Illustration for Omid - Challenge 6

Challenge Description

🔰 3- Calculate the distance (absolute defference for value 5 and cluster’s ceter 2, is |5-2|=3) of each values from the center of each clusters 4- Calculate the average of…

Solutions

library(tidyvverse)
library(readxl)
library(FNN)

path = "files/CH-006.xlsx"
input = read_excel(path, range = "B2:B12")
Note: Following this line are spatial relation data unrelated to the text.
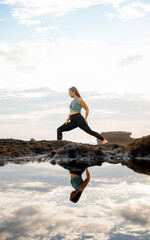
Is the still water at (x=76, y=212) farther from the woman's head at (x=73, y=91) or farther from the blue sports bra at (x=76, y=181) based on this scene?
the woman's head at (x=73, y=91)

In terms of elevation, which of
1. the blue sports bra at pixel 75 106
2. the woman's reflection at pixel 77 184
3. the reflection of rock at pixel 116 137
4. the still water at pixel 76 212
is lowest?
the still water at pixel 76 212

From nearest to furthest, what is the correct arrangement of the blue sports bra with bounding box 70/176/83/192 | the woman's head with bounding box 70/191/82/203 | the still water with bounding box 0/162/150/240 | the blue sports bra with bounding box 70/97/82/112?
A: the still water with bounding box 0/162/150/240 → the woman's head with bounding box 70/191/82/203 → the blue sports bra with bounding box 70/176/83/192 → the blue sports bra with bounding box 70/97/82/112

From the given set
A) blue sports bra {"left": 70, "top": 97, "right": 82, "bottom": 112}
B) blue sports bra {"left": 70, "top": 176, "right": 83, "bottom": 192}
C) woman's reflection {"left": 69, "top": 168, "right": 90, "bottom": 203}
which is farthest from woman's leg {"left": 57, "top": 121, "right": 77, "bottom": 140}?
blue sports bra {"left": 70, "top": 176, "right": 83, "bottom": 192}

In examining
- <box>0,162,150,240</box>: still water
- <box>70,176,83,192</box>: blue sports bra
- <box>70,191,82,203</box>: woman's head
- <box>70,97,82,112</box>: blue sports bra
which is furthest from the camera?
<box>70,97,82,112</box>: blue sports bra

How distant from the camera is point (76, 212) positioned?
7.13ft

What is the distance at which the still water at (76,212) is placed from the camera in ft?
5.71

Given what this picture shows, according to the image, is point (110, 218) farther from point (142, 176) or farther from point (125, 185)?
point (142, 176)

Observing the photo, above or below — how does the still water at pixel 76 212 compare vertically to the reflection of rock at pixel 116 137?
below

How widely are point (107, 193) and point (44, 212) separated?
38.8 inches

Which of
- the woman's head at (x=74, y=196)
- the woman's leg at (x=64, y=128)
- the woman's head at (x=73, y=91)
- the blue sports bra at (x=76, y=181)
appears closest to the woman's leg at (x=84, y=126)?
the woman's leg at (x=64, y=128)

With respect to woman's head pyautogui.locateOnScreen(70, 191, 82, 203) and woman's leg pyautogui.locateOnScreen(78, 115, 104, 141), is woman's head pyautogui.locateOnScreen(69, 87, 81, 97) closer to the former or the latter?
woman's leg pyautogui.locateOnScreen(78, 115, 104, 141)

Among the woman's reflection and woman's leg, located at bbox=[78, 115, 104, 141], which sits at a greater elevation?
woman's leg, located at bbox=[78, 115, 104, 141]

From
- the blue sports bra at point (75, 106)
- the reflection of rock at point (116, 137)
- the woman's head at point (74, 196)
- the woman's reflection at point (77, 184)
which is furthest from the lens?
the reflection of rock at point (116, 137)

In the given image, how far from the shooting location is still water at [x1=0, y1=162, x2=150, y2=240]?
174 centimetres
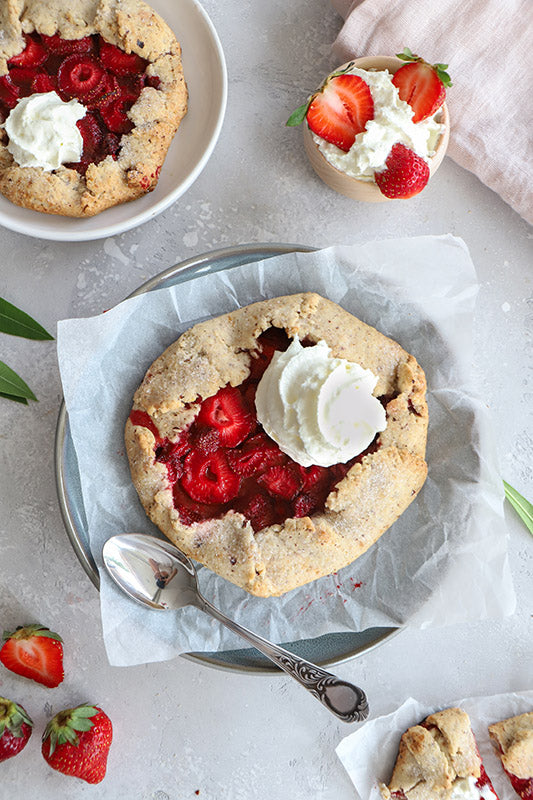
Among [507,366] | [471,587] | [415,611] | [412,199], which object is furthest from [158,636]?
[412,199]

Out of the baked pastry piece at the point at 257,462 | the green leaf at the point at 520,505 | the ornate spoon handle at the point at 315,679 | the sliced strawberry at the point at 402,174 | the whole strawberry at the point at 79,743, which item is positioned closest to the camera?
the ornate spoon handle at the point at 315,679

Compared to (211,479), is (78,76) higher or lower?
higher

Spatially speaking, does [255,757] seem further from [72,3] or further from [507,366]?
[72,3]

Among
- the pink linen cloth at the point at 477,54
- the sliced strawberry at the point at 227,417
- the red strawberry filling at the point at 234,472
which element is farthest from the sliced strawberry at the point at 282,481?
the pink linen cloth at the point at 477,54

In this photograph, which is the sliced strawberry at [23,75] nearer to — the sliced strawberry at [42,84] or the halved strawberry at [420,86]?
the sliced strawberry at [42,84]

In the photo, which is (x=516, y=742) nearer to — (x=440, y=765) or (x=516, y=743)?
(x=516, y=743)

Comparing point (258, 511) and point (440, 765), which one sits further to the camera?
point (440, 765)

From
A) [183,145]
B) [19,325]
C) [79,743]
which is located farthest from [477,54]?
[79,743]
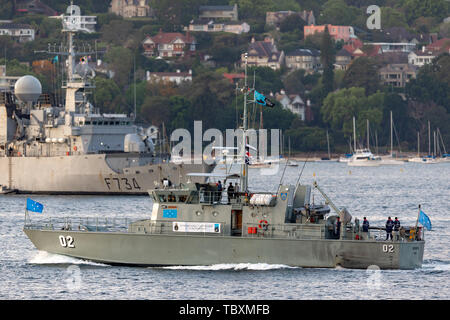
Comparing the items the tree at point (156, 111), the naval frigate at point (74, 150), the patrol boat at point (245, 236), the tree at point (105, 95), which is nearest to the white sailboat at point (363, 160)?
the tree at point (156, 111)

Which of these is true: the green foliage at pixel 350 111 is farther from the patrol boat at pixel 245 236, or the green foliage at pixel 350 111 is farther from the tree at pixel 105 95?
the patrol boat at pixel 245 236

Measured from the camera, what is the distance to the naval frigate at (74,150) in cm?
8794

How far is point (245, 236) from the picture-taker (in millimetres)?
45562

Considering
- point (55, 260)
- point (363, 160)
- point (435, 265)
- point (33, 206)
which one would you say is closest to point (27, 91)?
point (33, 206)

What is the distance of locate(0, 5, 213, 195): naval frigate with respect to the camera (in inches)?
3462

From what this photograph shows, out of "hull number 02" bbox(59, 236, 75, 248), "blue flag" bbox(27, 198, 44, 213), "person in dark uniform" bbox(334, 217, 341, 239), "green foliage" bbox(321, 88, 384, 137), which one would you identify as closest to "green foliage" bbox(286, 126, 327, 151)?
"green foliage" bbox(321, 88, 384, 137)

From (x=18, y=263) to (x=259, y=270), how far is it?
11.3 metres

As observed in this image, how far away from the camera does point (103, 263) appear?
47.1m

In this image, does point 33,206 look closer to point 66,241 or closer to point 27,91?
point 66,241

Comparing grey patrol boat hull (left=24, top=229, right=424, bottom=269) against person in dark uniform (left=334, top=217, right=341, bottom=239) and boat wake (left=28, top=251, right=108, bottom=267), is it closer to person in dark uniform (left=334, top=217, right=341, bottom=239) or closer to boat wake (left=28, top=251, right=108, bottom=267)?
boat wake (left=28, top=251, right=108, bottom=267)

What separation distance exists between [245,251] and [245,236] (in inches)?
26.8

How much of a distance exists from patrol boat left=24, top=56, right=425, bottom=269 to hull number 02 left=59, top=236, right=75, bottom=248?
11.3 inches

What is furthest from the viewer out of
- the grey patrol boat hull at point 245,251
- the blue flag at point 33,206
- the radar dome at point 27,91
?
the radar dome at point 27,91
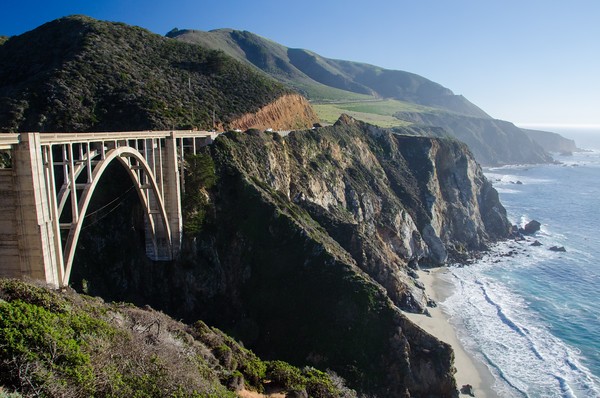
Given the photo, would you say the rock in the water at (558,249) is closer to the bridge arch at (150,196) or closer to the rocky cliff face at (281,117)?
the rocky cliff face at (281,117)

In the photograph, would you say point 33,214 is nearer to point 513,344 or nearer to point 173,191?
point 173,191

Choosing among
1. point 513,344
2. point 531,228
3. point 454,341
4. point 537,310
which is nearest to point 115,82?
point 454,341

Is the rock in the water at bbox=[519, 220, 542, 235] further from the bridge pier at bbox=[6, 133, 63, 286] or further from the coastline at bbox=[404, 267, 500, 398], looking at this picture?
the bridge pier at bbox=[6, 133, 63, 286]

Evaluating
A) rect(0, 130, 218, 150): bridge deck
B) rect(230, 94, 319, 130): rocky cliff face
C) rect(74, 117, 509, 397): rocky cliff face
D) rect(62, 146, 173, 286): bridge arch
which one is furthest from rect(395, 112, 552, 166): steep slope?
rect(0, 130, 218, 150): bridge deck

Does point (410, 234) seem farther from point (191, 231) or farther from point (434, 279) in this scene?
point (191, 231)

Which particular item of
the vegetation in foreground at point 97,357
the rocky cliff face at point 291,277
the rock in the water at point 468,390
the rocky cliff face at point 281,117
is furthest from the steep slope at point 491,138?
the vegetation in foreground at point 97,357

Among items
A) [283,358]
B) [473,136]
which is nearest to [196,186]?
[283,358]
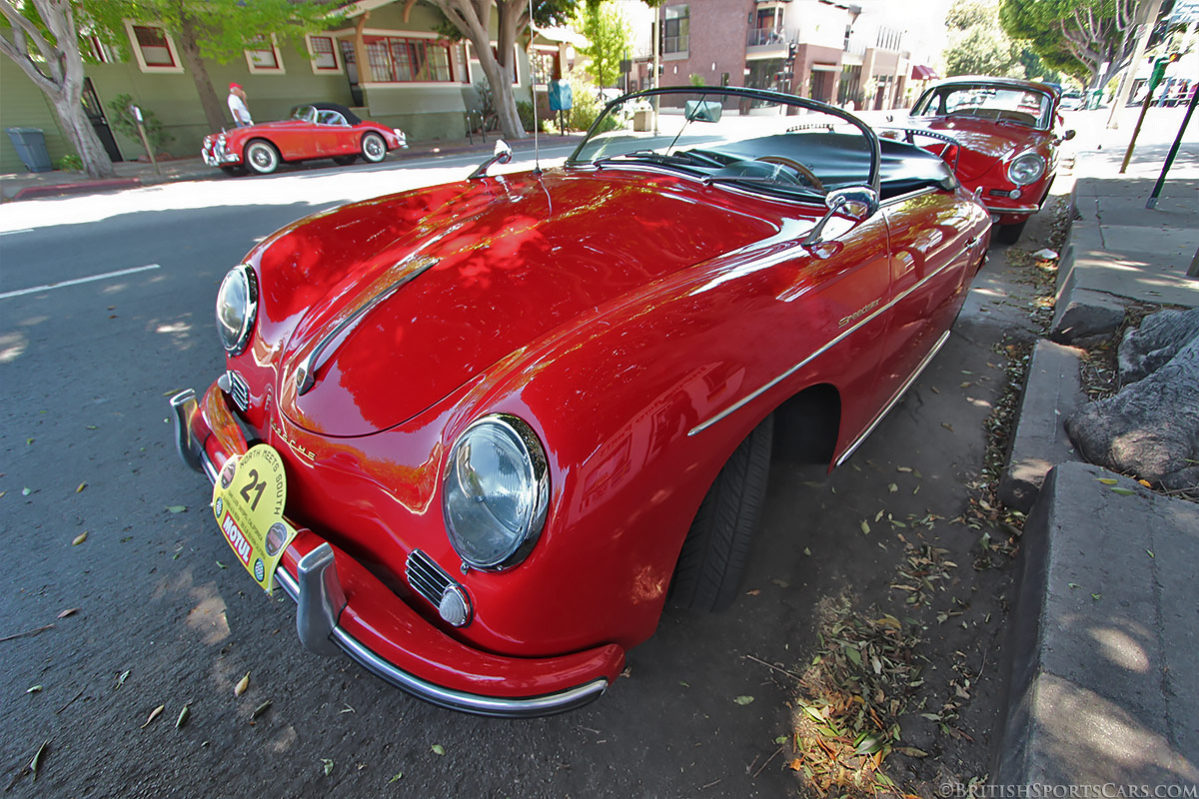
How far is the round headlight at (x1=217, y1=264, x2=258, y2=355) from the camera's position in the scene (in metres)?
1.98

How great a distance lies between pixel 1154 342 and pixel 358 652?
152 inches

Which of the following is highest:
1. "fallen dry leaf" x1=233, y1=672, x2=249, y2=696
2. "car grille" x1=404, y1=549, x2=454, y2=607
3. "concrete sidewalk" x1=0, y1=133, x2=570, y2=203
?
"car grille" x1=404, y1=549, x2=454, y2=607

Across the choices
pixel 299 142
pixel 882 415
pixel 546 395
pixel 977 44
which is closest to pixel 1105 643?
pixel 882 415

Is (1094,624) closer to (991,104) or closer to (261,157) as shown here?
(991,104)

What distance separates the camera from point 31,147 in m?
12.5

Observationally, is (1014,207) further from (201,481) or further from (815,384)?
(201,481)

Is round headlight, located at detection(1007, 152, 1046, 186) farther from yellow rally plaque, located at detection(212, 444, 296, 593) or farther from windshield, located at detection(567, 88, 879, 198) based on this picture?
yellow rally plaque, located at detection(212, 444, 296, 593)

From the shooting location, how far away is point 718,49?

# conduct knn with n = 2 on input values and put cluster number in column C, then n = 3 into D, and n = 4 into E

output = input %>%
  mutate(C = kmeans(input, centers = 2)$cluster,
         D = kmeans(input, centers = 3)$cluster,
         E = kmeans(input, centers = 4)$cluster)
  • Logic:

    • Reads the workbook ranges needed for the challenge

    • Builds the intermediate columns that drive the final result

  • Strengths:

    • The R solution stays close to the workbook rule and keeps the transformation compact.
  • Areas for Improvement:

    • The code assumes the sheet structure and source ranges remain stable.
  • Gem:

    • The strongest part of the solution is choosing the right intermediate representation before shaping the final output.
import numpy as np
import pandas as pd

path = "CH-006.xlsx"
input_data = pd.read_excel(path, usecols="B", skiprows=1, nrows=11)

def kmeans_1d(values, k, max_iter=100):
    x = np.asarray(values, dtype=float)
    centers = np.quantile(x, np.linspace(0, 1, k + 2)[1:-1])
    labels = np.zeros(len(x), dtype=int)
    for _ in range(max_iter):
        new_labels = np.argmin(np.abs(x[:, None] - centers[None, :]), axis=1)
        if np.array_equal(new_labels, labels):
            break
        labels = new_labels
        new_centers = centers.copy()
        for i in range(k):
            pts = x[labels == i]
            if len(pts):
                new_centers[i] = pts.mean()
        if np.allclose(new_centers, centers):
            break
        centers = new_centers
    return labels + 1

result = input_data.copy()
result["C"] = kmeans_1d(result.iloc[:, 0], 2)
result["D"] = kmeans_1d(result.iloc[:, 0], 3)
result["E"] = kmeans_1d(result.iloc[:, 0], 4)
print(result)
  • Logic:

    • Reads the workbook ranges needed for the challenge

    • Applies the rule iteratively until the output stabilizes

  • Strengths:

    • The Python version follows the same rule in a direct dataframe-oriented implementation.
  • Areas for Improvement:

    • The code assumes the workbook layout remains stable, so any sheet redesign would require small adjustments.
  • Gem:

    • The implementation stays close to the original workbook rule instead of adding unnecessary abstraction.

Difficulty Level

This task is moderate:

  • The business rule is readable, but the workbook still requires careful implementation to reach the expected layout.